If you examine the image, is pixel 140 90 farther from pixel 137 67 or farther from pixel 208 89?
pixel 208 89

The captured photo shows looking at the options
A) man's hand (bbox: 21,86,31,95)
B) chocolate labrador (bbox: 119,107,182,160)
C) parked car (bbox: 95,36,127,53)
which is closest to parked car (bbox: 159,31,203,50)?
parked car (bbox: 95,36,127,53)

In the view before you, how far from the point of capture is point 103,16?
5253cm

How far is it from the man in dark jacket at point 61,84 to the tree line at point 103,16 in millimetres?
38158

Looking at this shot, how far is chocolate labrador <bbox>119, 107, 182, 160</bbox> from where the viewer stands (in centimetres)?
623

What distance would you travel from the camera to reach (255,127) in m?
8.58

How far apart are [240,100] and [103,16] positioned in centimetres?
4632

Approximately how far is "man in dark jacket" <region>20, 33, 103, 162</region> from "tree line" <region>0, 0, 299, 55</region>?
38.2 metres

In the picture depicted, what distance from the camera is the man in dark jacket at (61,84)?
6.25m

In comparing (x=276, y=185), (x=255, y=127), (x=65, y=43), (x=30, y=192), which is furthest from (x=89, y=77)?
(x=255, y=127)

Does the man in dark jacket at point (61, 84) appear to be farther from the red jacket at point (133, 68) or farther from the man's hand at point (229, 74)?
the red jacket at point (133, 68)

.....

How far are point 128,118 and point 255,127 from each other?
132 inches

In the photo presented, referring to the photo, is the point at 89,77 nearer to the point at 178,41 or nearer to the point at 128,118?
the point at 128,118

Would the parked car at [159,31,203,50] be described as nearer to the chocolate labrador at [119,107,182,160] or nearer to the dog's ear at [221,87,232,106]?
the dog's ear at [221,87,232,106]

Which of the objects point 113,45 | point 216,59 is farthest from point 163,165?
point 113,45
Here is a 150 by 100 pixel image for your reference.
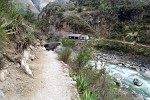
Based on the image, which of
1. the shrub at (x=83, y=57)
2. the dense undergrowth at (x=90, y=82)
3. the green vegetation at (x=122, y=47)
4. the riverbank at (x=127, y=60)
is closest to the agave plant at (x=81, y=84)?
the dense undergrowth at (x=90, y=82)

.....

— Tarefa —
Reúna todas as linhas dos dados acima que contêm a palavra "tree", copiando cada uma por inteiro. Maiúsculas e minúsculas fazem diferença.

— Resposta —
How far is it from the man in dark jacket at point 61,84 to the tree line at point 103,16 in millimetres?
Approximately how far is "man in dark jacket" <region>20, 33, 103, 162</region> from "tree line" <region>0, 0, 299, 55</region>?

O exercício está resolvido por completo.